## EXTRAIT CHOISI
= = = = = = =
Dans le Hávamál (les paroles du Très Haut), on nous dit comment Odin a obtenu le secret des runes.

Je sais que je pendis
A l’arbre battu des vents
Neuf nuits pleines,
Navré d’une lance
Et donné à Odin,
Moi-même à moi-même donné,
A cet arbre
Dont nul ne sait
D’où proviennent les racines.

Point de pain ne me remirent
Ni de corne ;
Je regardai en dessous,
Je ramassai les runes,
Hurlant, je les ramassai,
De là, retombai.

Le Père de Tout se saisit des runes dans un moment d’extase, mais avant ce moment il y a une longue période de privation, de souffrance, et de discipline. Les neufs jours de suspension à Yggdrasil suggèrent l’entrée dans une autre forme de conscience, un état de conscience supérieur similaire à celui décrit par les saints chrétiens qui pratiquaient le jeûne ou l’abstinence sexuelle. L’acquisition de la sagesse suprême vient du sacrifice de « soi-même à soi-même », réglée par le rituel, préparée par l’étude consciente, permise par l’expérience extatique.
= = = = = = =
D'après l'extrait choisi, combien de temps dure la pendaison à l'arbre battu des vents ?
= = = = = = =
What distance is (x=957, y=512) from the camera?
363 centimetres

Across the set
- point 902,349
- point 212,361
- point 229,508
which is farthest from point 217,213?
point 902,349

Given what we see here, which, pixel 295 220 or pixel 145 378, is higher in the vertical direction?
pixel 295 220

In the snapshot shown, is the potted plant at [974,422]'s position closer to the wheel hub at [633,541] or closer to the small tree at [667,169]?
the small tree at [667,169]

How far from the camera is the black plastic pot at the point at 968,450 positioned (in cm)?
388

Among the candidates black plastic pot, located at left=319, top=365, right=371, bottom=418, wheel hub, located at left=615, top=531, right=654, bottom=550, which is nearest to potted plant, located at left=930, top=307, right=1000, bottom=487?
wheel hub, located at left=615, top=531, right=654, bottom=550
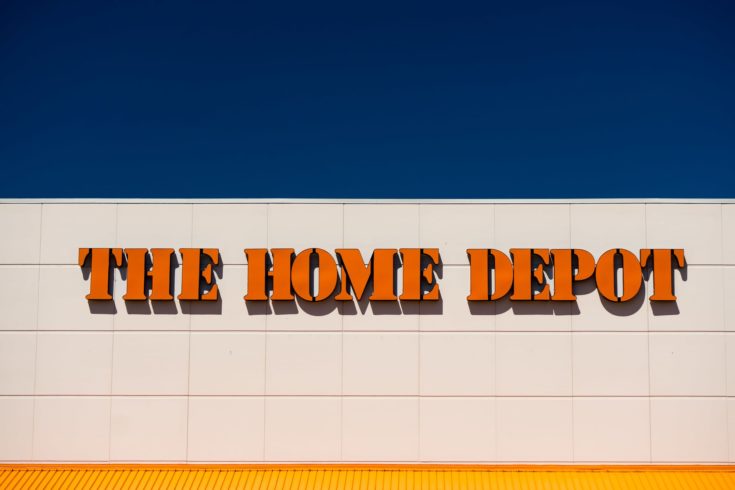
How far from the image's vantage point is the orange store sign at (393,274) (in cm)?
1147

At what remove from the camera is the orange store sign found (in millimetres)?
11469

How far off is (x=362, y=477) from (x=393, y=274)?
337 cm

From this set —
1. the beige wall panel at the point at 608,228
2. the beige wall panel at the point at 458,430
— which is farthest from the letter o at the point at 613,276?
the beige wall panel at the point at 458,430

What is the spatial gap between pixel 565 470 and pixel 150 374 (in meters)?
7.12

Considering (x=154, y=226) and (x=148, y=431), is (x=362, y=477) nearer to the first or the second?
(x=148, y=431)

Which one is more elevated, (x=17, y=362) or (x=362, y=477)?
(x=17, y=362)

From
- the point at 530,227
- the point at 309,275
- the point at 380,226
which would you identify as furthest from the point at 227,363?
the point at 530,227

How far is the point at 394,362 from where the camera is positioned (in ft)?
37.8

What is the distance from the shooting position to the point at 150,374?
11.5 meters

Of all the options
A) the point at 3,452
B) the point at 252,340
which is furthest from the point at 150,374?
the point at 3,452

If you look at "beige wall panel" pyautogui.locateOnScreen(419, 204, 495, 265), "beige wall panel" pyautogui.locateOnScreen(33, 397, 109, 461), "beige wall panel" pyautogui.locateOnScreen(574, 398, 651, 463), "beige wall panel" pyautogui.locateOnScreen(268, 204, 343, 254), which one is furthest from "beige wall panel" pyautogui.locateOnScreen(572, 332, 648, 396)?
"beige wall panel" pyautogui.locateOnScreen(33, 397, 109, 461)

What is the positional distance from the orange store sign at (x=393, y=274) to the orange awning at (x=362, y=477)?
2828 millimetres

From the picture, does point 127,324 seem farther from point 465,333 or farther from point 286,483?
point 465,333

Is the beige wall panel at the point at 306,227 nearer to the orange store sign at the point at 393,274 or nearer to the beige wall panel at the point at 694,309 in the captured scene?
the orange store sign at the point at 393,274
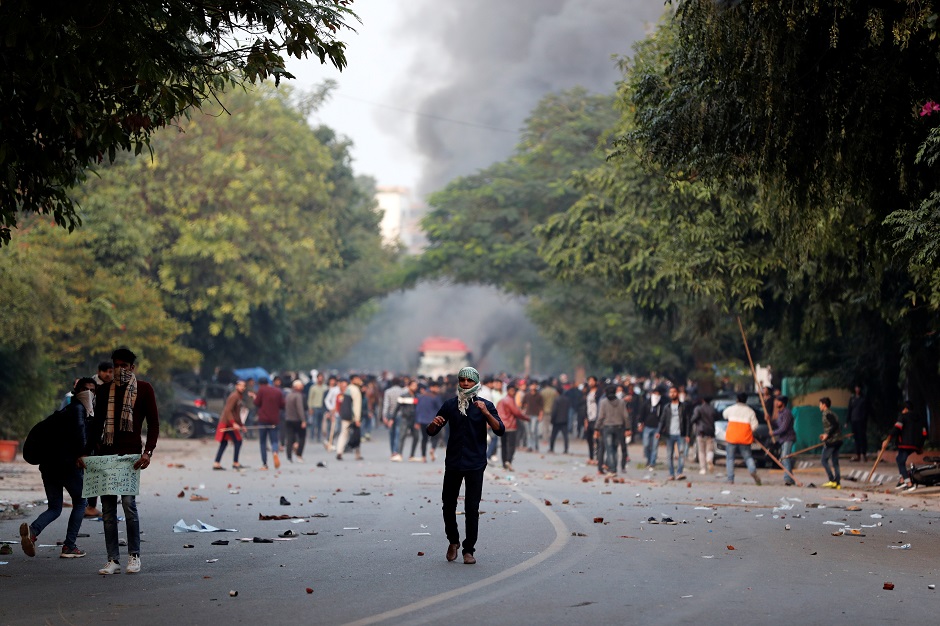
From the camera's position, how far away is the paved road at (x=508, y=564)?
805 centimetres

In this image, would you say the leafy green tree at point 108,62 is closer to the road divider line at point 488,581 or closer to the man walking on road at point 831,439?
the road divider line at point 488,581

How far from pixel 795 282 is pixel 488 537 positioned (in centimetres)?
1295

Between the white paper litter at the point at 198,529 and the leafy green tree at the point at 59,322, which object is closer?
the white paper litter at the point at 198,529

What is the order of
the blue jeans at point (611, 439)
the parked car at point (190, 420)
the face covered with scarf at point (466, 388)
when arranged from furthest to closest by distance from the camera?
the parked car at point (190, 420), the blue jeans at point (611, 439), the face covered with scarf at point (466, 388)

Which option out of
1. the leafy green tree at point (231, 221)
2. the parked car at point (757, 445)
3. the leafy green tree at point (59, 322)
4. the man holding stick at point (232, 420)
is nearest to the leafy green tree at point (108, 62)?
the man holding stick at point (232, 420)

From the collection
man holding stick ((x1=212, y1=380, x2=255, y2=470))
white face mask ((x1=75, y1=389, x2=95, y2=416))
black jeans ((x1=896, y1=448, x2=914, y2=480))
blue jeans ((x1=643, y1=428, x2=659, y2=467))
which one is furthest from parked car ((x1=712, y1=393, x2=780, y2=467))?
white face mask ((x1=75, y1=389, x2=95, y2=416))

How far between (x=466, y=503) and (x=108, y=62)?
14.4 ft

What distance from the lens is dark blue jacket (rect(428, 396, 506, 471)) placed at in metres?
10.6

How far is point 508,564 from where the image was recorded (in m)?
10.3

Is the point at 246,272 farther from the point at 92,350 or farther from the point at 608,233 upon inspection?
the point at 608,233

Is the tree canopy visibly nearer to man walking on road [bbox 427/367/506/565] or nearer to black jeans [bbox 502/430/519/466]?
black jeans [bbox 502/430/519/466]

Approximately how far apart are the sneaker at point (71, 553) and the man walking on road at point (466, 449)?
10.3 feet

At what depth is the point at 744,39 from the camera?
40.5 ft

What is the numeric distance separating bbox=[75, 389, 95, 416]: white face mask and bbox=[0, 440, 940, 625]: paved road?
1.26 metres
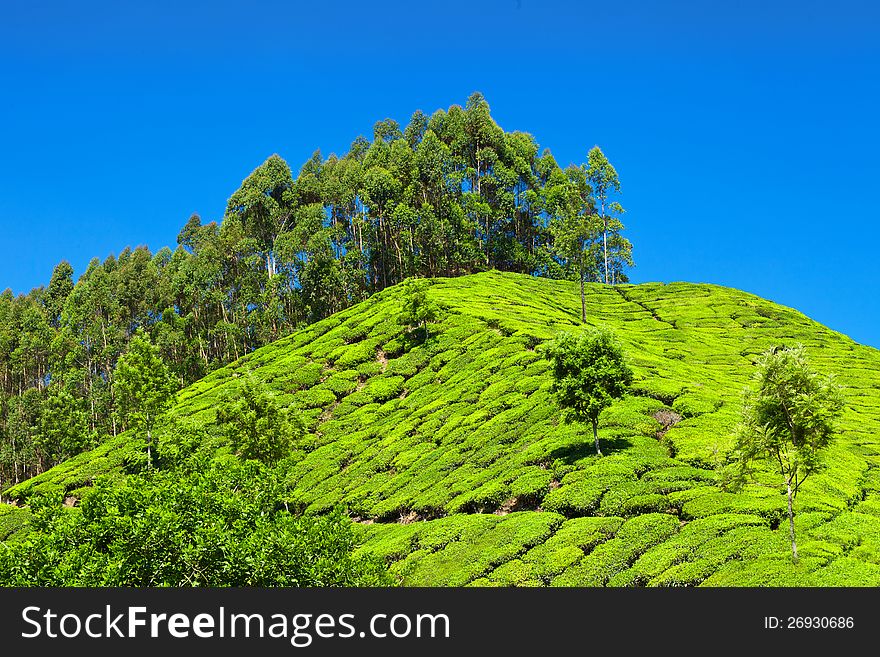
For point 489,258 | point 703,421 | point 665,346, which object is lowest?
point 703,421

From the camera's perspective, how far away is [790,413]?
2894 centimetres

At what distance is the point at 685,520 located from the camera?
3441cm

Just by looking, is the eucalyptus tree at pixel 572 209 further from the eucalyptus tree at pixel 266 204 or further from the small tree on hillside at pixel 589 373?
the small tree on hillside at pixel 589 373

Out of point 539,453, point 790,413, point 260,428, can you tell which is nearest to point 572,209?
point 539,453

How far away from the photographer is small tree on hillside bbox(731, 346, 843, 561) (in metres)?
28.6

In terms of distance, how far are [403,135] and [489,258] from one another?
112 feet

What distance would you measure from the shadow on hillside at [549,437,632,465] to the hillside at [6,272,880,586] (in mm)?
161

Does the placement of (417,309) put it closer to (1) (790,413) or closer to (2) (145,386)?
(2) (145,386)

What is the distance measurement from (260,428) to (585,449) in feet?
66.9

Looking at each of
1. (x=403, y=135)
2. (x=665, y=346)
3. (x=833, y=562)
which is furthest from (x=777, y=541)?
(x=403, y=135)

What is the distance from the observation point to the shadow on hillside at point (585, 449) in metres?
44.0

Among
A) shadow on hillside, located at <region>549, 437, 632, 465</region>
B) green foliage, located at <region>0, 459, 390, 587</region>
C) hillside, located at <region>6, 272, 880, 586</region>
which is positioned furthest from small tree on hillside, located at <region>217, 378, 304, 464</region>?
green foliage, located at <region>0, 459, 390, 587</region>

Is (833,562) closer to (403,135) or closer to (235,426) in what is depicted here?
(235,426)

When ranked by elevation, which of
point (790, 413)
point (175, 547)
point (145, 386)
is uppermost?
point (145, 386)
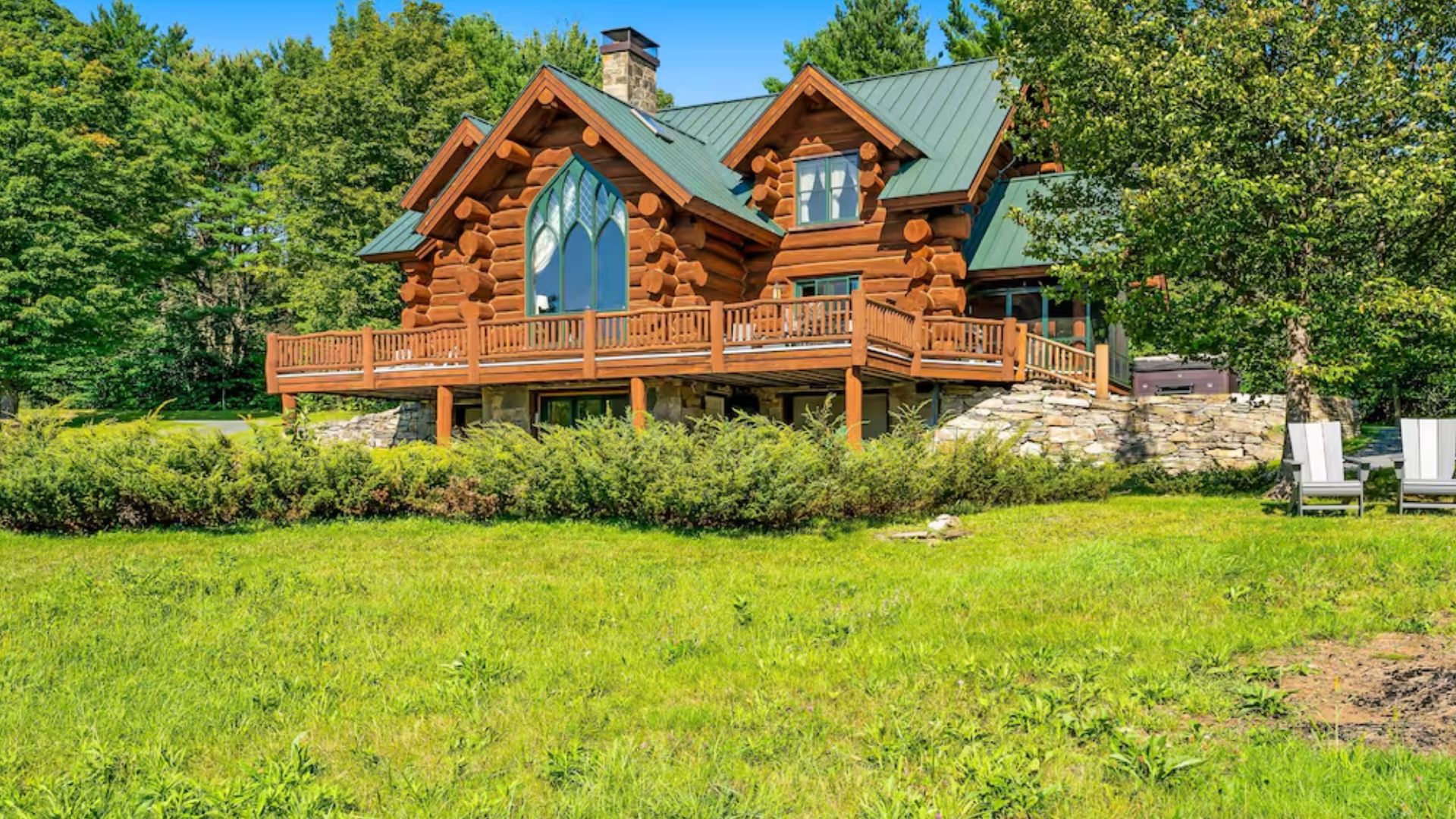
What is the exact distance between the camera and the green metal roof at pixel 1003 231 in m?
= = = = = = =
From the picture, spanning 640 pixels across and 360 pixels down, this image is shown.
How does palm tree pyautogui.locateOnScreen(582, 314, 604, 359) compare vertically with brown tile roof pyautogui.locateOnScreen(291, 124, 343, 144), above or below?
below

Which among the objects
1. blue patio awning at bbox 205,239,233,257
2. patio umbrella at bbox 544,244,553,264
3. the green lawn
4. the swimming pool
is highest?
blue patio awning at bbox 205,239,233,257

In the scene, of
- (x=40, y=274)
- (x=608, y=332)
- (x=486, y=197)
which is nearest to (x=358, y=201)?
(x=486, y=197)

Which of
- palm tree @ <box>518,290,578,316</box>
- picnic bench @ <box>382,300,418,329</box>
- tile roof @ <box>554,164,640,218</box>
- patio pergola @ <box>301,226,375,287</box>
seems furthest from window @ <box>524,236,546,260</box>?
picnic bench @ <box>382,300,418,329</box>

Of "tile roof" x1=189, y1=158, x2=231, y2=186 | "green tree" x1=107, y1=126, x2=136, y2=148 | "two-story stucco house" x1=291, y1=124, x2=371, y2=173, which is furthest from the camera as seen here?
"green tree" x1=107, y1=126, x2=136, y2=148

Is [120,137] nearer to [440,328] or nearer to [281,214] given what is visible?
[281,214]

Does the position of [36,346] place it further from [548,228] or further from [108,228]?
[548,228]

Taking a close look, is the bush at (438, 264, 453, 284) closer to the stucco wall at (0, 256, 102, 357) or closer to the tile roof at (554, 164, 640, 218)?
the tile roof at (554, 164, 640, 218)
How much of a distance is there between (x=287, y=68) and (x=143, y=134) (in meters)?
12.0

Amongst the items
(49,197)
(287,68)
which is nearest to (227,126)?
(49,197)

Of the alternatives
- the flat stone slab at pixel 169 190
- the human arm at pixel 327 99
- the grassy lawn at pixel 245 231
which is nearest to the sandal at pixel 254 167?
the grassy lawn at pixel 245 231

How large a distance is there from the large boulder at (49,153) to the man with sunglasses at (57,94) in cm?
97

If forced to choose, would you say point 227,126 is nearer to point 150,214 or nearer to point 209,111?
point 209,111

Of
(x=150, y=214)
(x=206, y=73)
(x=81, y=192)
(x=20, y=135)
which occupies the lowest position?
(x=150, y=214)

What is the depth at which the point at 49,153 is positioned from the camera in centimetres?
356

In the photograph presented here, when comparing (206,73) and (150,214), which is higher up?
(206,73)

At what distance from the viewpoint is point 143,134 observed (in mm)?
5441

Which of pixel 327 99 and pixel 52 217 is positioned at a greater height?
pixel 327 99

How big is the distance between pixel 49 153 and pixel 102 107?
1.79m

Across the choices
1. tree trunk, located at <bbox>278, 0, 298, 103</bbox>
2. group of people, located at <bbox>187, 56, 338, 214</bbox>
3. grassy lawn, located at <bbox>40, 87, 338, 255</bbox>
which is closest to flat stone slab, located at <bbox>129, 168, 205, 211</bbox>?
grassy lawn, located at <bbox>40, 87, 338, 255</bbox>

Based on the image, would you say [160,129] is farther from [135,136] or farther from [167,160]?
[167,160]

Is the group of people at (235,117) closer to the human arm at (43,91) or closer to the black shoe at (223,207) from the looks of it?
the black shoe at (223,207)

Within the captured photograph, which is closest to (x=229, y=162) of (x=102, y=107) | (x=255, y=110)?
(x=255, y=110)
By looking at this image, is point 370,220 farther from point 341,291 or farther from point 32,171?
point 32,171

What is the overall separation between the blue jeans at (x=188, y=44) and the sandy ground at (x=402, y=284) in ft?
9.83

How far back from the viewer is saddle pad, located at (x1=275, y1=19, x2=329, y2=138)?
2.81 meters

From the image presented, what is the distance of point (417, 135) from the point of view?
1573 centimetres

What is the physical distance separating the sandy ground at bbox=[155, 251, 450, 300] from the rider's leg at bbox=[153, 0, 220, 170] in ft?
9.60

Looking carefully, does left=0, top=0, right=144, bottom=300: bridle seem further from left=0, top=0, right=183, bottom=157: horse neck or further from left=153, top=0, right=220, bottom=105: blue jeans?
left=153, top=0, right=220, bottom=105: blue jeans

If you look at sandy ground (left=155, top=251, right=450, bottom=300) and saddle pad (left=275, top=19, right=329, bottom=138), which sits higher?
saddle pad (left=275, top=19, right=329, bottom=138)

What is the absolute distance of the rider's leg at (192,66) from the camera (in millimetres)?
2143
= = = = = = =
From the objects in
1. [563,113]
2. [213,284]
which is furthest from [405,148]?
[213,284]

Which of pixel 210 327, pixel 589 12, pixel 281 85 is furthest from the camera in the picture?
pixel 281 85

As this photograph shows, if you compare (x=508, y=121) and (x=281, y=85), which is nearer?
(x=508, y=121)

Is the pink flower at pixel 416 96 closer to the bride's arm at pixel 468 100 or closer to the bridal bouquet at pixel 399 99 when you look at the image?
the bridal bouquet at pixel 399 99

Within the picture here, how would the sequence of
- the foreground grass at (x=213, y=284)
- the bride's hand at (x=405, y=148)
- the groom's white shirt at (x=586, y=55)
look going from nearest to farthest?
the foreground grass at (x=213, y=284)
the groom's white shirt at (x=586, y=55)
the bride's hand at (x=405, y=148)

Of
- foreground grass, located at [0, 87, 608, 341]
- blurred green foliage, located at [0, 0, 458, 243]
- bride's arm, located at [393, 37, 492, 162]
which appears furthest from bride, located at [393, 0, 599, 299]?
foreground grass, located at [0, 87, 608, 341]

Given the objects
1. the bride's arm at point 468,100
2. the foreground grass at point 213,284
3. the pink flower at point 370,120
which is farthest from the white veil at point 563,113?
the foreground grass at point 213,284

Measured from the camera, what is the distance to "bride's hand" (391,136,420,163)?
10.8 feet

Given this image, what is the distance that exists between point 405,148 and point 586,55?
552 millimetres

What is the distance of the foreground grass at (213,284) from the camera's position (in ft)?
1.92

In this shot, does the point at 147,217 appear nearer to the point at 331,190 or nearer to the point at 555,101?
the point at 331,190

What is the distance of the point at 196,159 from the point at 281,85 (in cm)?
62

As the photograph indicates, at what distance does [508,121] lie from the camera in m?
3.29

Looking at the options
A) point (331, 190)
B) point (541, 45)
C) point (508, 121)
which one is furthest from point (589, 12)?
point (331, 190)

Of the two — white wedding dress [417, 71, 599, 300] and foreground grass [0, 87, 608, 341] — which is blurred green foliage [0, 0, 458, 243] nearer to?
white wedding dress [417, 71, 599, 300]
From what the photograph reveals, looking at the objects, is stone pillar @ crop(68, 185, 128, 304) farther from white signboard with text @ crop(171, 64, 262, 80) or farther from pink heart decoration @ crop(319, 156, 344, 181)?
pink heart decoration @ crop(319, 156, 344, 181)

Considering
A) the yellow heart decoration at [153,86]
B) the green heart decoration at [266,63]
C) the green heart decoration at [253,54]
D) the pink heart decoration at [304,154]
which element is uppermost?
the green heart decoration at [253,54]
= = = = = = =
## CORRIGÉ PROPOSÉ
Neuf nuits pleines.